-- start of DATA LINES --

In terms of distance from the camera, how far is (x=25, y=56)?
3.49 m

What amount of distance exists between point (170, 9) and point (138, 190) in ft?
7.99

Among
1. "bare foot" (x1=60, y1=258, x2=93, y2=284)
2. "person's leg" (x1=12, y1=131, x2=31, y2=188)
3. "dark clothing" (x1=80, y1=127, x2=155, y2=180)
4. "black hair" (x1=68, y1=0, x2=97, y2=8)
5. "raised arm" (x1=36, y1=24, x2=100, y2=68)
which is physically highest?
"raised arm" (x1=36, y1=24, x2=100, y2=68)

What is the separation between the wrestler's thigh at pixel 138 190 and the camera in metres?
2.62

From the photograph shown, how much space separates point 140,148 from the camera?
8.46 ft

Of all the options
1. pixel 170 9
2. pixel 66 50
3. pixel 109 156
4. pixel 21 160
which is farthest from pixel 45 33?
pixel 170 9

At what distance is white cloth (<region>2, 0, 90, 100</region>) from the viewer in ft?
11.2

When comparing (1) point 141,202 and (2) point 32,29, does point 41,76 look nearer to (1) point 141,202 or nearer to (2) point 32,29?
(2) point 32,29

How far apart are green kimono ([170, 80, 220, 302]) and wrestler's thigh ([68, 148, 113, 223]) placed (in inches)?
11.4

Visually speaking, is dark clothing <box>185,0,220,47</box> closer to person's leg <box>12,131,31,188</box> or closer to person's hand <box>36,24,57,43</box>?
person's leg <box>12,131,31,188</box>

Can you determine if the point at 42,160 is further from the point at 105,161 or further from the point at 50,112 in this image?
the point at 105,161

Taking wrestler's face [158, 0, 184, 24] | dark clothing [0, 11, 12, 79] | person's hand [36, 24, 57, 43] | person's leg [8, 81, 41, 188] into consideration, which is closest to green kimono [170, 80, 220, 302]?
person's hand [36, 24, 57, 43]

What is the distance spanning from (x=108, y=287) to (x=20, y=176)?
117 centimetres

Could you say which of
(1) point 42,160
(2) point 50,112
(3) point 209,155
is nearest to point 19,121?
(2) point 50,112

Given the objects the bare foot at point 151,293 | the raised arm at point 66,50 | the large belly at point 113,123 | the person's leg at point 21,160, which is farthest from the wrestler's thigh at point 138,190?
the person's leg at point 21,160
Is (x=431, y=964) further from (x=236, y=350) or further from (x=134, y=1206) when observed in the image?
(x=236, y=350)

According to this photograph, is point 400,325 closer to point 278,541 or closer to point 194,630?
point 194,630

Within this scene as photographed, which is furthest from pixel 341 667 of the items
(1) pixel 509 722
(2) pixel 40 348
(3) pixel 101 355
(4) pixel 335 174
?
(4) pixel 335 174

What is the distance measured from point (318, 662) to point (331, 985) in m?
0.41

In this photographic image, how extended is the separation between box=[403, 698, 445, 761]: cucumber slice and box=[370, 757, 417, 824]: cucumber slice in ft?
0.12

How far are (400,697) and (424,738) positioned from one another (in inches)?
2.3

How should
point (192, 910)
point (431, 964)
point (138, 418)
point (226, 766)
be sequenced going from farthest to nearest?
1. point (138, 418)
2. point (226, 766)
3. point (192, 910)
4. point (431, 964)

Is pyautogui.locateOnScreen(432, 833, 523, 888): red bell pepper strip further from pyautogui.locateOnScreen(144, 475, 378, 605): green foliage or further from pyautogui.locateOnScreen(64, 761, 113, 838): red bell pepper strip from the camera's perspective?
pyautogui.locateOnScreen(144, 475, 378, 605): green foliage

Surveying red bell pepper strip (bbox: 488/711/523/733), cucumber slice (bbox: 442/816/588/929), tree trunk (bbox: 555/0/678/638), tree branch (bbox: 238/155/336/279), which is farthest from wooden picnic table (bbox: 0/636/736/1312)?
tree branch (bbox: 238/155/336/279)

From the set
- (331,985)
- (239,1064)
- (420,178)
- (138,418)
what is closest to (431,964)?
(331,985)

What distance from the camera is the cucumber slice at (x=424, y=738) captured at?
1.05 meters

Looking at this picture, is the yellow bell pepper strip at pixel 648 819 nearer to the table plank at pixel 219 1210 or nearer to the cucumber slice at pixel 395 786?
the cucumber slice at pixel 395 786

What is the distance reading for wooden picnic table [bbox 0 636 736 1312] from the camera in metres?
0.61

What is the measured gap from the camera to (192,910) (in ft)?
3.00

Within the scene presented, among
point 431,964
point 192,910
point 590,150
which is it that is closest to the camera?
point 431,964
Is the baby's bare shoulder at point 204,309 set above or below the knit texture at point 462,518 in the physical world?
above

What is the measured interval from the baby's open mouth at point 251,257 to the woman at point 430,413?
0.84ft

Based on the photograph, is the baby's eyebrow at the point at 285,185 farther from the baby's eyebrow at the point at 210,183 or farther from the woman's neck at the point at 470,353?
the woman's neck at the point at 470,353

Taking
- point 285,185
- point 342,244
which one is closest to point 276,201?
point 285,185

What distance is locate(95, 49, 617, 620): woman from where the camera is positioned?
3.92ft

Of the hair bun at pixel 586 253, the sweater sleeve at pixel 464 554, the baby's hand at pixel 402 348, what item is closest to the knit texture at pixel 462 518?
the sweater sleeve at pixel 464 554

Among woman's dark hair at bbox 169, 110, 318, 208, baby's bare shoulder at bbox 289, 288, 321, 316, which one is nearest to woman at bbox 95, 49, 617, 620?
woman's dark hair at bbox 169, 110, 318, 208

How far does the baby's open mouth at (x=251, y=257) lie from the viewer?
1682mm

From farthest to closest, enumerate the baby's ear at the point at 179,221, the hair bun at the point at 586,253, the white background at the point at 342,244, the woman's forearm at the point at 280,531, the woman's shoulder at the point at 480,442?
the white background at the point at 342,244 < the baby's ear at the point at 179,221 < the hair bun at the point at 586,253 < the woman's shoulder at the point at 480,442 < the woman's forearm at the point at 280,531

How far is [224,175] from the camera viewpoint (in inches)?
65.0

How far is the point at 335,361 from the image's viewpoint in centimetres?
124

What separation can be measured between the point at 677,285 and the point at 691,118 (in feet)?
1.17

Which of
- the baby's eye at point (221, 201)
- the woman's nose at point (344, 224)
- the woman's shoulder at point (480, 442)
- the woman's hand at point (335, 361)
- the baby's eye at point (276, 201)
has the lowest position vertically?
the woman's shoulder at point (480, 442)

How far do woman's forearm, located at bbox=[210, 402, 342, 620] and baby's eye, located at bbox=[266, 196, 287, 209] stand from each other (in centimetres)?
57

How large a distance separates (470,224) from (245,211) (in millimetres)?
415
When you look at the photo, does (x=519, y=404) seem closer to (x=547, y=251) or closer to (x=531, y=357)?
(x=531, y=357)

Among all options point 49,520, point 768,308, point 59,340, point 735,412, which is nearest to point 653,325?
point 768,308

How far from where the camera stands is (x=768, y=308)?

-- end of DATA LINES --

- OBJECTIVE
Copy out the full listing exactly.

- ANSWER TO THE EXERCISE
In terms of distance from the camera, how far is (x=25, y=56)?
3.49 m

What amount of distance exists between point (170, 9) and point (138, 190) in ft?
7.99

Among
1. "bare foot" (x1=60, y1=258, x2=93, y2=284)
2. "person's leg" (x1=12, y1=131, x2=31, y2=188)
3. "dark clothing" (x1=80, y1=127, x2=155, y2=180)
4. "black hair" (x1=68, y1=0, x2=97, y2=8)
5. "raised arm" (x1=36, y1=24, x2=100, y2=68)
which is physically highest?
"raised arm" (x1=36, y1=24, x2=100, y2=68)

What is the separation between the wrestler's thigh at pixel 138 190 and the camera in metres?
2.62

From the photograph shown, how much space separates point 140,148 from the camera?
8.46 ft

Of all the options
1. pixel 170 9
2. pixel 66 50
3. pixel 109 156
4. pixel 21 160
which is farthest from pixel 45 33?
pixel 170 9

At what distance is white cloth (<region>2, 0, 90, 100</region>) from the viewer in ft?
11.2

When comparing (1) point 141,202 and (2) point 32,29, does point 41,76 look nearer to (1) point 141,202 or nearer to (2) point 32,29?
(2) point 32,29

How far apart are green kimono ([170, 80, 220, 302]) and wrestler's thigh ([68, 148, 113, 223]) placed (in inches)?
11.4

Visually speaking, is dark clothing <box>185,0,220,47</box> closer to person's leg <box>12,131,31,188</box> or closer to person's hand <box>36,24,57,43</box>?
person's leg <box>12,131,31,188</box>

Can you determine if the point at 42,160 is further from the point at 105,161 or further from the point at 50,112 in this image?
the point at 105,161

Taking wrestler's face [158, 0, 184, 24] | dark clothing [0, 11, 12, 79] | person's hand [36, 24, 57, 43] | person's leg [8, 81, 41, 188] into consideration, which is closest to green kimono [170, 80, 220, 302]?
person's hand [36, 24, 57, 43]

What is the distance spanning from (x=108, y=287) to (x=20, y=176)?
117 centimetres

Could you say which of
(1) point 42,160
(2) point 50,112
(3) point 209,155
is nearest to point 19,121?
(2) point 50,112

Given the objects the bare foot at point 151,293 | the raised arm at point 66,50 | the large belly at point 113,123 | the person's leg at point 21,160, which is farthest from the wrestler's thigh at point 138,190?
the person's leg at point 21,160
Is (x=431, y=964) further from (x=236, y=350) or further from (x=134, y=1206) when observed in the image?
(x=236, y=350)

According to this photograph, is point 400,325 closer to point 278,541 or closer to point 194,630?
point 194,630

Within this scene as photographed, which is furthest from pixel 341 667 of the items
(1) pixel 509 722
(2) pixel 40 348
(3) pixel 101 355
(4) pixel 335 174
?
(4) pixel 335 174

What is the distance measured from point (318, 662) to point (331, 985) in m?
0.41

In this photographic image, how extended is the separation between box=[403, 698, 445, 761]: cucumber slice and box=[370, 757, 417, 824]: cucumber slice in ft?
0.12

How far are (400,697) and (424,738) positioned from one another (in inches)?
2.3

How should
point (192, 910)
point (431, 964)
point (138, 418)
point (226, 766)
be sequenced going from farthest to nearest?
1. point (138, 418)
2. point (226, 766)
3. point (192, 910)
4. point (431, 964)

Is pyautogui.locateOnScreen(432, 833, 523, 888): red bell pepper strip further from pyautogui.locateOnScreen(144, 475, 378, 605): green foliage or further from pyautogui.locateOnScreen(64, 761, 113, 838): red bell pepper strip from the camera's perspective?
pyautogui.locateOnScreen(144, 475, 378, 605): green foliage

Surveying red bell pepper strip (bbox: 488/711/523/733), cucumber slice (bbox: 442/816/588/929), tree trunk (bbox: 555/0/678/638), tree branch (bbox: 238/155/336/279), which is farthest from wooden picnic table (bbox: 0/636/736/1312)?
tree branch (bbox: 238/155/336/279)

From the set
- (331,985)
- (239,1064)
- (420,178)
- (138,418)
what is closest to (431,964)?
(331,985)

What distance from the camera is the cucumber slice at (x=424, y=738) captured at?
1.05 meters

Looking at this picture, is the yellow bell pepper strip at pixel 648 819 nearer to the table plank at pixel 219 1210 or nearer to the cucumber slice at pixel 395 786?
the cucumber slice at pixel 395 786

What is the distance reading for wooden picnic table [bbox 0 636 736 1312] from the camera in metres?
0.61

What is the measured gap from the camera to (192,910) (in ft)?
3.00

Within the scene presented, among
point 431,964
point 192,910
point 590,150
which is it that is closest to the camera?
point 431,964
Is the baby's bare shoulder at point 204,309 set above or below the knit texture at point 462,518 in the physical world?
above

What is the measured interval from the baby's open mouth at point 251,257 to the woman at point 430,413?
0.84ft

Based on the photograph, is the baby's eyebrow at the point at 285,185 farther from the baby's eyebrow at the point at 210,183 or farther from the woman's neck at the point at 470,353?
the woman's neck at the point at 470,353

Taking
- point 285,185
- point 342,244
which one is closest to point 276,201?
point 285,185

What distance is locate(95, 49, 617, 620): woman from where the camera is positioned?
3.92ft

Of the hair bun at pixel 586 253, the sweater sleeve at pixel 464 554, the baby's hand at pixel 402 348, what item is closest to the knit texture at pixel 462 518?
the sweater sleeve at pixel 464 554

Among woman's dark hair at bbox 169, 110, 318, 208, baby's bare shoulder at bbox 289, 288, 321, 316, which one is nearest to woman at bbox 95, 49, 617, 620?
woman's dark hair at bbox 169, 110, 318, 208

How far does the baby's open mouth at (x=251, y=257) lie from the viewer?
1682mm

From farthest to closest, enumerate the baby's ear at the point at 179,221, the hair bun at the point at 586,253, the white background at the point at 342,244, the woman's forearm at the point at 280,531, the woman's shoulder at the point at 480,442?
the white background at the point at 342,244 < the baby's ear at the point at 179,221 < the hair bun at the point at 586,253 < the woman's shoulder at the point at 480,442 < the woman's forearm at the point at 280,531

How far is [224,175] from the camera viewpoint (in inches)?
65.0

How far is the point at 335,361 from the image's viewpoint in centimetres?
124

What separation can be measured between the point at 677,285 and the point at 691,118 (in feet)?
1.17

Which of
- the baby's eye at point (221, 201)
- the woman's nose at point (344, 224)
- the woman's shoulder at point (480, 442)
- the woman's hand at point (335, 361)
- the baby's eye at point (276, 201)
has the lowest position vertically?
the woman's shoulder at point (480, 442)

How far do woman's forearm, located at bbox=[210, 402, 342, 620] and baby's eye, located at bbox=[266, 196, 287, 209] stand from each other (in centimetres)?
57

How large a distance separates (470,224) from (245,211) (in millimetres)?
415
When you look at the photo, does (x=519, y=404) seem closer to (x=547, y=251) or closer to (x=531, y=357)?
(x=531, y=357)

Among all options point 49,520, point 768,308, point 59,340, point 735,412, which is nearest to point 653,325?
point 768,308

How far from where the camera stands is (x=768, y=308)?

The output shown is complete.